Die Kühle des Invasivraums dringt durch den Anzug, der meine Nerven mit Eindrücken versorgte. Ich zwänge mir den Helm vom Kopf, schüttle die Haare.
»Du bekommst auch gar nicht genug, Beeil dich, deine Mutter hat Rogan Joh Curry gemacht.« Ich brauche eine Sekunde, um die Stimme meinem Vater zuzuordnen.
»Wann beabsichtigt der junge Herr, etwas für die Schule zu tun?« Er musste das sagen, erkläre ich mir, so sind die Regeln, mit denen er seine Rolle als Vater verbindet.
»Noch nie was von Anschauungsunterricht gehört? So paukt man heutzutage Geschichte.« Ich trag’ voll auf, wiederhole Details zur Erderwärmung, zur Robokalypse, habe mir sogar die Straßennamen gemerkt. Er nickt zufrieden.
»Was jetzt mit Essen?« Nicht, dass ich mich groß drauf freue, auf das allabendliche Sit-in bei Reis und gebratenem Huhn. Es erfordert die Kunst der Vermeidung. Meine Tabuthemen sind anders als ihre. Mom erscheint, frisch abgenabelt von ihrer Arbeit. Tabuthema Nummer Eins. Koordinatorin für den automatisierten Abbau von Ressourcen, auf deren Vorhandensein uns erst die guten, alten Robs gebracht haben. Früher nannte man das einen Kumpel unter Tage. Heutzutage fliegen wir dafür zum Jupiter und plündern seine Asteroiden. Mein Dad, der seine laute Stimme nun mit seiner imposanten Erscheinung manifestiert, ist Biologe. Er nennt das so, weil er mit Pflanzen arbeitet. Unsere Pflanzen, selbst gezogen, selbst geerntet, selbst gekocht.
Das Zeug, das in der Schüssel vor mir grünlich schimmert. Tabuthema Nummer Zwei. Unser Haus ist autonom. Wir sind autonom. Ach Fuck, die ganze Welt ist jetzt autonom. Wir haben die Kurve gekriegt, aber letztendlich nur, weil die Robs beschlossen, die Biege zu machen. Das ist das Thema, das meine Eltern vermeiden. Ich denk’ mir, sie leben in der Vorstellung, dass die Menschheit überlegen war. Ich denk’ mir, den Robs war es bei uns zu langweilig. Eines Tages waren sie weg. Na ja, nicht ganz. Sie haben ihren Abfall dagelassen. Gute Sachen, so viel ist klar. Leere Batterien, deren chemische Raffiniertheit zunächst Rätsel aufgab.

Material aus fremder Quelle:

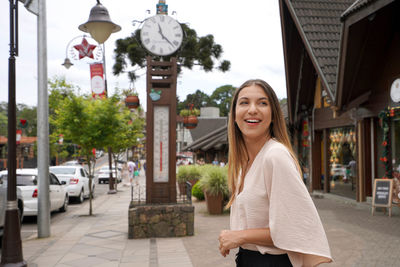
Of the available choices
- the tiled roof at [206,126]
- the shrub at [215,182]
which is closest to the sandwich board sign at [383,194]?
the shrub at [215,182]

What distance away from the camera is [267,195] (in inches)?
71.0

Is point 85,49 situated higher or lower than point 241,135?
higher

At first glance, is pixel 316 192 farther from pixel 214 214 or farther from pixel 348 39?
pixel 348 39

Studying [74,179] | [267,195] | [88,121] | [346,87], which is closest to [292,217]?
[267,195]

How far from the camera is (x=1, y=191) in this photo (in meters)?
9.12

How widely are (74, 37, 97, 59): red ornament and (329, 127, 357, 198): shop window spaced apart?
10.2 meters

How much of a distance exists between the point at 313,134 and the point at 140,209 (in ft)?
34.2

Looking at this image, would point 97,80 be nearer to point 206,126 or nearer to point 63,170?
point 63,170

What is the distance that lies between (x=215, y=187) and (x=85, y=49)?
344 inches

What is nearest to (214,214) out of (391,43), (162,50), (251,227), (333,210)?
(333,210)

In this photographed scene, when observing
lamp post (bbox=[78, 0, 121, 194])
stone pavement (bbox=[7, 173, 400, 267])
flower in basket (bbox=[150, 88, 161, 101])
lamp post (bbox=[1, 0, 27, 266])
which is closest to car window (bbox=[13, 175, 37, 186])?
stone pavement (bbox=[7, 173, 400, 267])

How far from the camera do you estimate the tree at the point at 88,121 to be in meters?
13.4

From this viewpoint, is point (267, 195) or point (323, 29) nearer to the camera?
point (267, 195)

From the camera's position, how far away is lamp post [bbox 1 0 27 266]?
660 centimetres
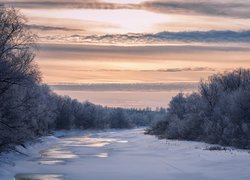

Sonnenkollektoren, deren mineralischer Aufbau jedes auf Silizium basierende Solarpanel zu einem Spiegel degradierte. Okay, jetzt kommt Mom mit ihrem Lieblingsthema dazu. Extraterrestrische Mineralien, die niemand auf dem Schirm hatte. Sie kann stundenlang darüber reden. Ich kaue das Rogan Joh Curry und schau durch die Kuppel auf unsere Felder, lass mich von dem beruhigenden Kreiseln der Windrotoren einlullen, während mir Mom von Startsequenzen und Abbaumethoden erzählt. Ich bin woanders. Eigentlich stecke ich gedanklich schon wieder in meinem immersiven Anzug und pauke Geschichte.
Diese Simulation ist so cool. Knowing India, Delhi Edition. Ein echter Geheimtipp.